• **Given information**:
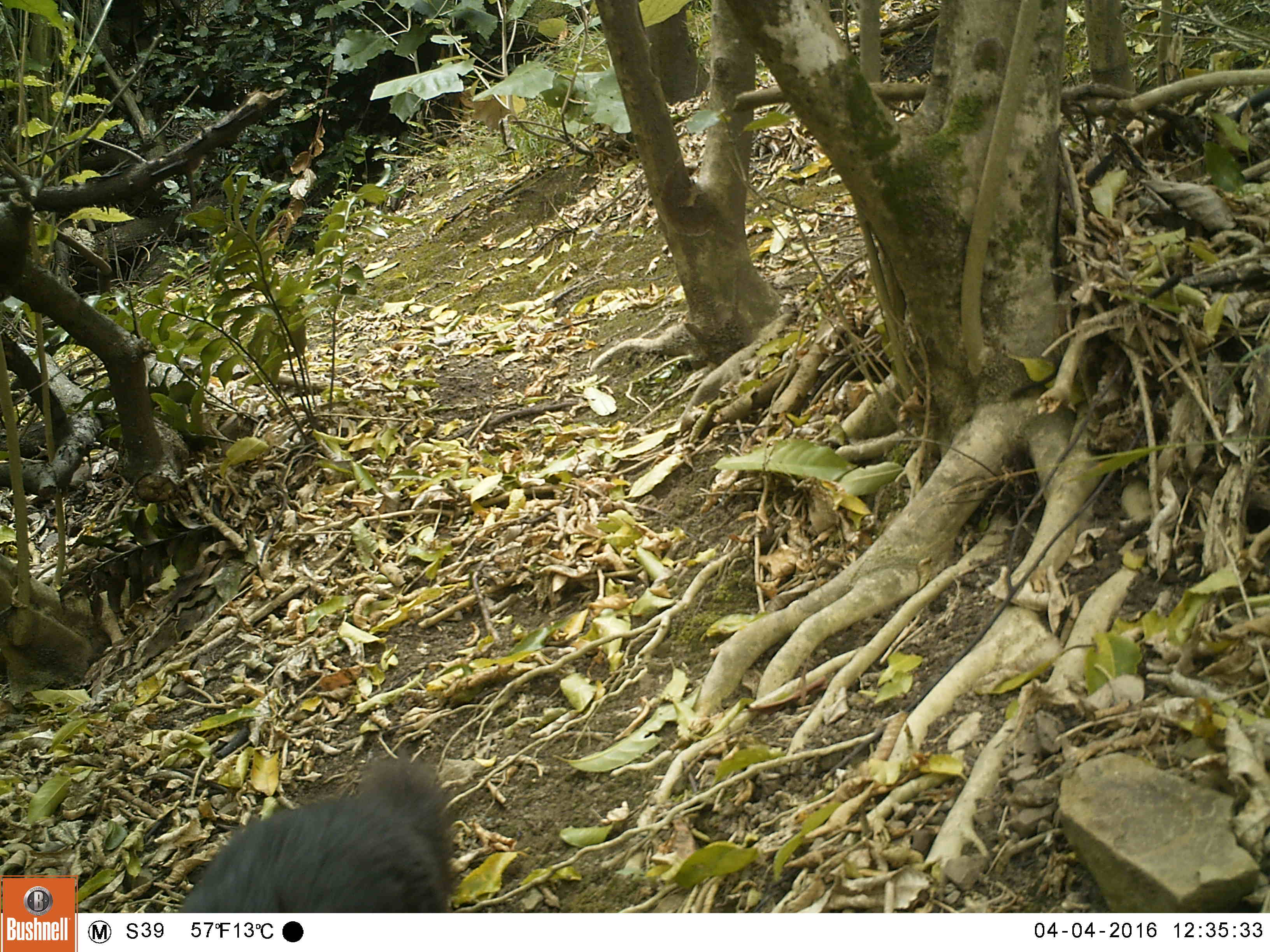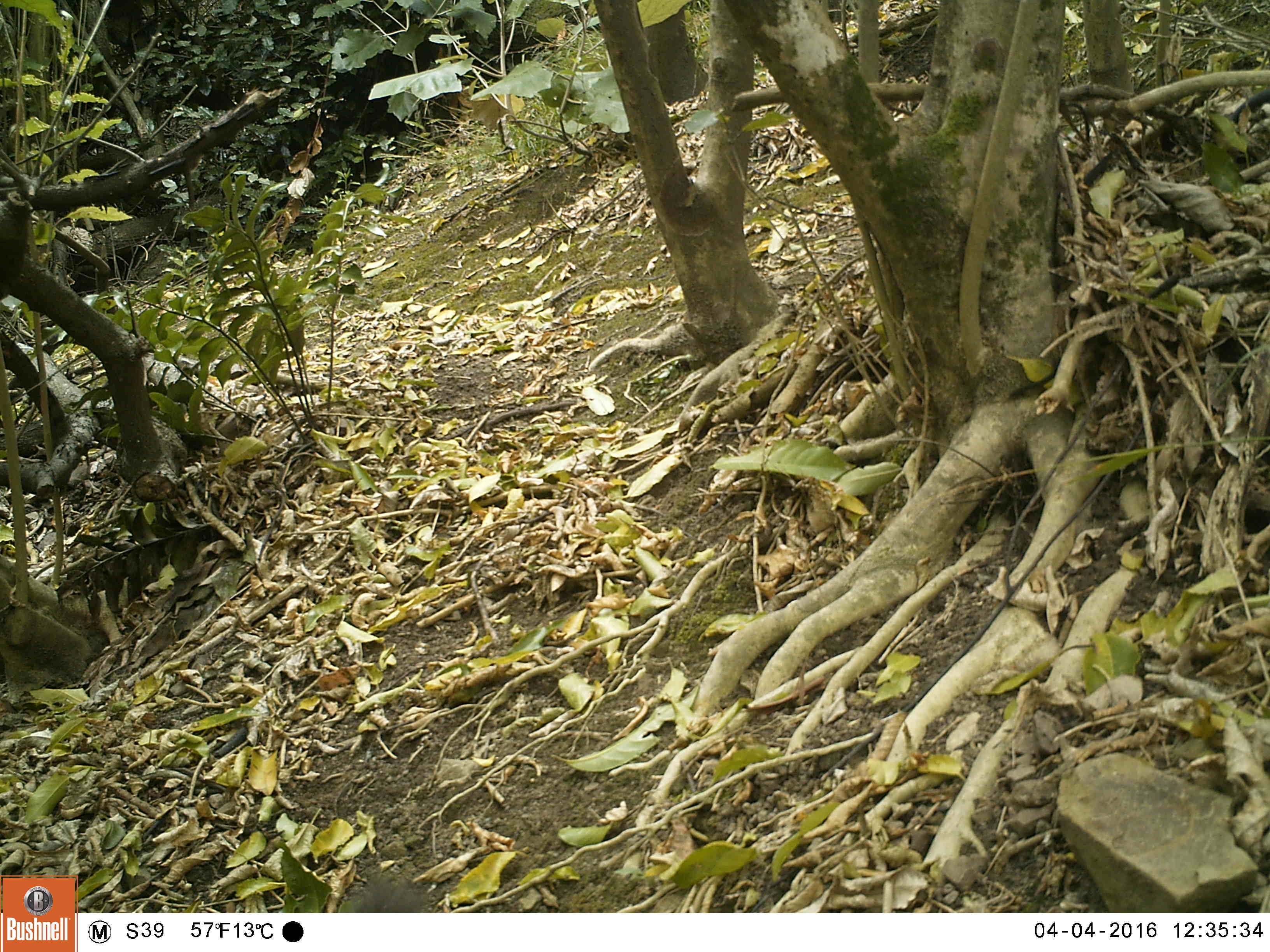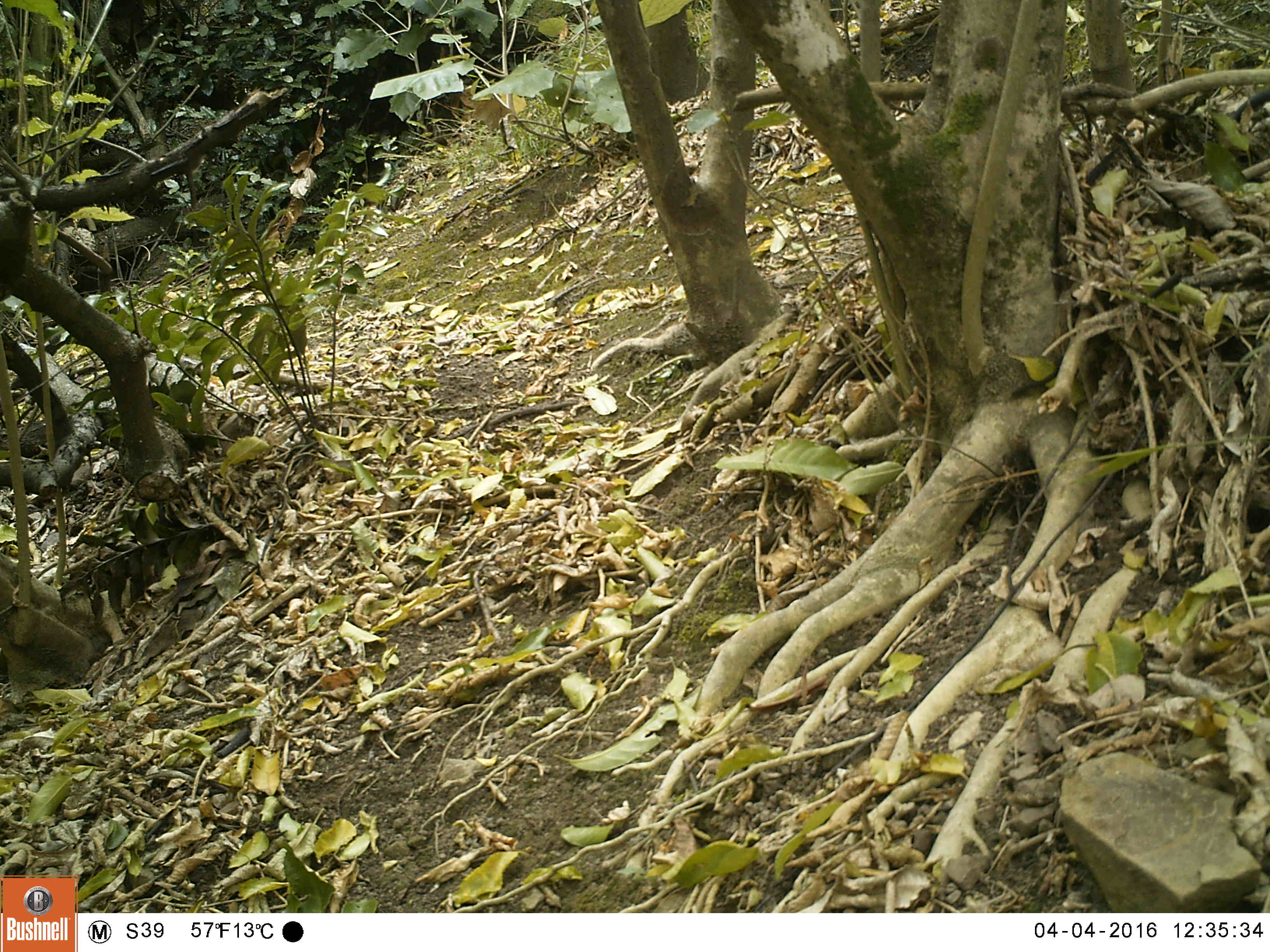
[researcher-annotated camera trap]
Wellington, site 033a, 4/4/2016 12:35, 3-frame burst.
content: unidentified animal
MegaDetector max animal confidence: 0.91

• **What you will do**:
Copy the full listing above exactly, apart from the pictures.

• **Task response**:
[researcher-annotated camera trap]
Wellington, site 033a, 4/4/2016 12:35, 3-frame burst.
content: unidentified animal
MegaDetector max animal confidence: 0.91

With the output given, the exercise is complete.